Forget the RGST, implement the GST

The proposition that RGST will widen our tax base is possibly the most pernicious of justifications.

Of all the wisdoms being peddled by the government, the Federal Board of Revenue (FBR) and “financial experts” to justify the imposition of the Reformed General Sales Tax (RGST), the proposition that it will widen our tax base is possibly the most pernicious. Experience has shown that every fresh tax merely imposes an additional burden on the handful of persons who are already registered taxpayers while tax evaders are presented with one more tax to evade. As a first step to developing a taxpaying culture, the FBR should ensure that every adult with an income above the tax threshold is assigned a National Tax Number and brought into the tax system. It is only after accomplishing this basic task that taxes can be imposed fairly and equitably.

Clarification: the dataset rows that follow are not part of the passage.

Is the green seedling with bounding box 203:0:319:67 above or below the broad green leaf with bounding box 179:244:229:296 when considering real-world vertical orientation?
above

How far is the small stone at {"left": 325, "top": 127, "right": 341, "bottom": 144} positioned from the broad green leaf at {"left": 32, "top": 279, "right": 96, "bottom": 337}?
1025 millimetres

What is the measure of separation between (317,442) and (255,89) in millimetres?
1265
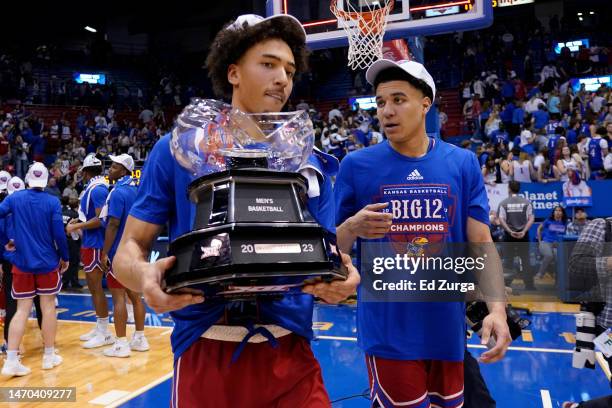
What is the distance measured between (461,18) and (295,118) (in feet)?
13.5

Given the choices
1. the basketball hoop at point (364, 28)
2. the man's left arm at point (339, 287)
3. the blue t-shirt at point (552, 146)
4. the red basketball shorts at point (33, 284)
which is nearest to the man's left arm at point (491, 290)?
the man's left arm at point (339, 287)

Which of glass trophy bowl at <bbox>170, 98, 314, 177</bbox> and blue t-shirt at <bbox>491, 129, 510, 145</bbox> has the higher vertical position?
blue t-shirt at <bbox>491, 129, 510, 145</bbox>

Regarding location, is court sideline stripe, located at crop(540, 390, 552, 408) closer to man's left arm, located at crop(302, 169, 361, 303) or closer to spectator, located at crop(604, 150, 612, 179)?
man's left arm, located at crop(302, 169, 361, 303)

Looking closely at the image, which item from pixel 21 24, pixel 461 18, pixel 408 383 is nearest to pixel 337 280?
pixel 408 383

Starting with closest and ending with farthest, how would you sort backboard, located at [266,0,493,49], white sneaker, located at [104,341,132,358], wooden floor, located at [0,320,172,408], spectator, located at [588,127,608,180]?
wooden floor, located at [0,320,172,408], backboard, located at [266,0,493,49], white sneaker, located at [104,341,132,358], spectator, located at [588,127,608,180]

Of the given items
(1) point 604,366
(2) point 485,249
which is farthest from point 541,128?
(2) point 485,249

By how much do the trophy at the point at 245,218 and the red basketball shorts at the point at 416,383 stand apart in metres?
1.26

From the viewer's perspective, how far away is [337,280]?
1.33 metres

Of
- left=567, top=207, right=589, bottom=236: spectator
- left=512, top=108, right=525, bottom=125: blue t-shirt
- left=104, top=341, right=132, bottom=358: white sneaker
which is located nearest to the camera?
left=104, top=341, right=132, bottom=358: white sneaker

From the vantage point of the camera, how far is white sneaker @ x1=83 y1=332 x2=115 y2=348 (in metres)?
6.58

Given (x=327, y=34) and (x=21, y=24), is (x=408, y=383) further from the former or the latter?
(x=21, y=24)

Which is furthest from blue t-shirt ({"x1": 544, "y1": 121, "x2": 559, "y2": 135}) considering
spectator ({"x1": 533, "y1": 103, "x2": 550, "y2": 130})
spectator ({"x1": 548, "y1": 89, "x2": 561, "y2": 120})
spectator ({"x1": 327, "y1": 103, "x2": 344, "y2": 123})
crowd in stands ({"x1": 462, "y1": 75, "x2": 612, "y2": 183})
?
spectator ({"x1": 327, "y1": 103, "x2": 344, "y2": 123})

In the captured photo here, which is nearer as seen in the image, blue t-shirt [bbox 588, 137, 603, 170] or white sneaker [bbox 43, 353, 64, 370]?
white sneaker [bbox 43, 353, 64, 370]

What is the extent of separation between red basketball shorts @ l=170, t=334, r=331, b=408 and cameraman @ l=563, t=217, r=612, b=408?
98.8 inches
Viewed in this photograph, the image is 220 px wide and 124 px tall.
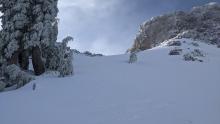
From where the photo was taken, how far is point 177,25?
7125 cm

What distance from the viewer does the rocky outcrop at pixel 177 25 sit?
2677 inches

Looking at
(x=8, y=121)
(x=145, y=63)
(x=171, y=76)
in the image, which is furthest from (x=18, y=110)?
(x=145, y=63)

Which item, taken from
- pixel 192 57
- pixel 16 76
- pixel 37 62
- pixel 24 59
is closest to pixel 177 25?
pixel 192 57

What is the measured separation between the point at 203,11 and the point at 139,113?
210ft

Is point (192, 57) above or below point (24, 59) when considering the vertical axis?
above

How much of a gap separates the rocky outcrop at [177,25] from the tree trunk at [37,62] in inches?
1737

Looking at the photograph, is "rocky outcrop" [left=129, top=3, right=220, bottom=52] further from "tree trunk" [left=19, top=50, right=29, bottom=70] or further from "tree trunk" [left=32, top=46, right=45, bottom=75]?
"tree trunk" [left=32, top=46, right=45, bottom=75]

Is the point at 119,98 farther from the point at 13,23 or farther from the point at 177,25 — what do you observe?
the point at 177,25

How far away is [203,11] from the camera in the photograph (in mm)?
75312

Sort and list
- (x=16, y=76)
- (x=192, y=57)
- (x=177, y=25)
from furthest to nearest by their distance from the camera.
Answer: (x=177, y=25) < (x=192, y=57) < (x=16, y=76)

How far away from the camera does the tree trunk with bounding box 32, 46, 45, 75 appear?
2291 centimetres

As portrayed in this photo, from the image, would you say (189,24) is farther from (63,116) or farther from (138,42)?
(63,116)

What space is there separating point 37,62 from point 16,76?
2886 mm

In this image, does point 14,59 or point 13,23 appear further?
point 14,59
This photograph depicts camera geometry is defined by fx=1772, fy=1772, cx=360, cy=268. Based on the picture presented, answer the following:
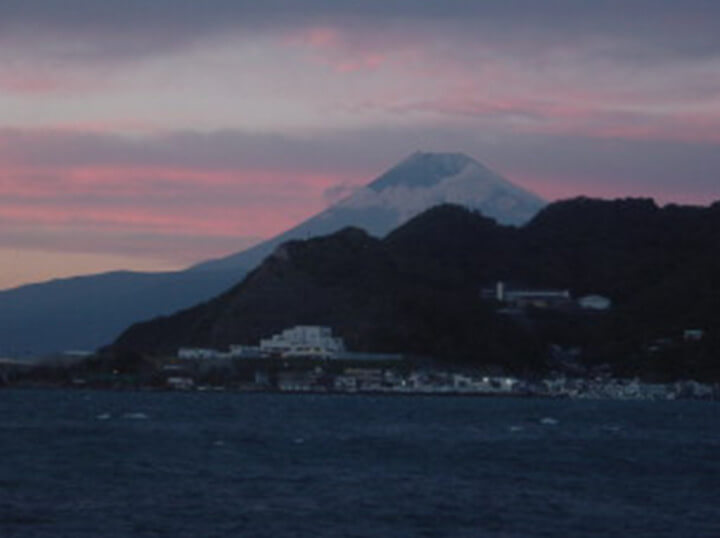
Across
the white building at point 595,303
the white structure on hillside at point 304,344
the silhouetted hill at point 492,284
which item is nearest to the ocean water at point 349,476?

The politicians are not interested in this for fear of losing vote-banks among the traders and shopkeepers who operate as urban mafias. Tax officials are not interested because they are themselves beneficiaries of the stolen billions found in the coffers of tax evaders. The RGST is merely an extension of the GST which has existed for many years. Yet there are vast swathes of our economy where the GST is levied but is hardly collected. There are whole industry sectors which are legally bound to pay the GST but in reality, at the most, only a couple of companies actually do. The milk and dairy sector is a good example. A handful of multinational and local industries have become high-profile household names as a result of heavy advertising and marketing expenditures. Yet all of them in aggregate represent no more than four per cent of that industry — the remaining 96 per cent operating happily under the ‘unorganised sector’ category. The notion that these huge sectors are suddenly going to start paying tax just because the GST is now to be called the RGST is ridiculous in the extreme.


All these facts are well-known and documented. Yet no politician or tax official is interested in correcting such glaring anomalies. If the FBR were to make an honest and concerted effort at ensuring that all amounts due under the existing GST were fully and fairly collected there would be no need for the RGST. The IMF, to devise effective policies, should interact with the registered taxpayers of this country and learn what actually happens at the sharp end. There is little point in theorising in ivory towers with officials who are complicit in the sloth, corruption and incompetence that has brought this country to its knees.

If we are in such dire economic straits, what steps has the government taken towards reducing its own wasteful expenditures? Regrettably, all major political parties have failed miserably in this aspect. Are they then surprised that there should be such a loud and vociferous protest at the imposition of this new tax proposal?

Published in The Express Tribune, November 27th, 2010.